O tema da privatização da RTP causa sempre alguma celeuma. Afinal, parece impensável que o Estado português não seja detentor de uma estação televisiva. É um interesse estratégico e fundamental, costuma dizer-se. O mesmo raciocínio, mutatis mutandis, aplica-se frequentemente à TAP.
Mas o argumento para a privatização é forte, e o caso de que este texto trata é mais uma prova disso.

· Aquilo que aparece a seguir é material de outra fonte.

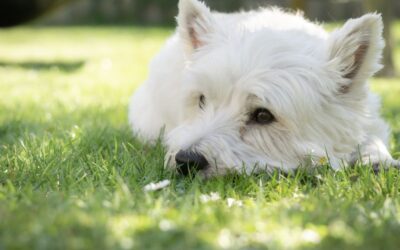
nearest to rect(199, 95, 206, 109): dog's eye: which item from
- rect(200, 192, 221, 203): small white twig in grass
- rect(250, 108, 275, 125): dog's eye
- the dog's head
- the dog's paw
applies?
the dog's head

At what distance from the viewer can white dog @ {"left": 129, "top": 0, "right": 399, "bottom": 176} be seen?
3986mm

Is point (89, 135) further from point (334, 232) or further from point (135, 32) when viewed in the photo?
point (135, 32)

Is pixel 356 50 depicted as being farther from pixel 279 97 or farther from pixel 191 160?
pixel 191 160

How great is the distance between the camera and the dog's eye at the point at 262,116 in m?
4.09

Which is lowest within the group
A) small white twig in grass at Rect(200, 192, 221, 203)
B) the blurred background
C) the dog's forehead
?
the blurred background

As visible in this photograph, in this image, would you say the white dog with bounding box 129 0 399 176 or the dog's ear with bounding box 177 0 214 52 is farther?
the dog's ear with bounding box 177 0 214 52

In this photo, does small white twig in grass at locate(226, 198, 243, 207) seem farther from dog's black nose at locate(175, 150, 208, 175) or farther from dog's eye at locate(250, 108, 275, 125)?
dog's eye at locate(250, 108, 275, 125)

O contribuinte é forçado a pagar mensalmente cerca de 3€ (com o IVA incluído) de Contribuição Audiovisual (CAV), que acaba por representar o grosso do financiamento da RTP. Mas, já que assim é, e partindo da premissa de que o contribuinte é o grande financiador da estação, este tem o direito e o dever de se pronunciar sobre os conteúdos que são transmitidos.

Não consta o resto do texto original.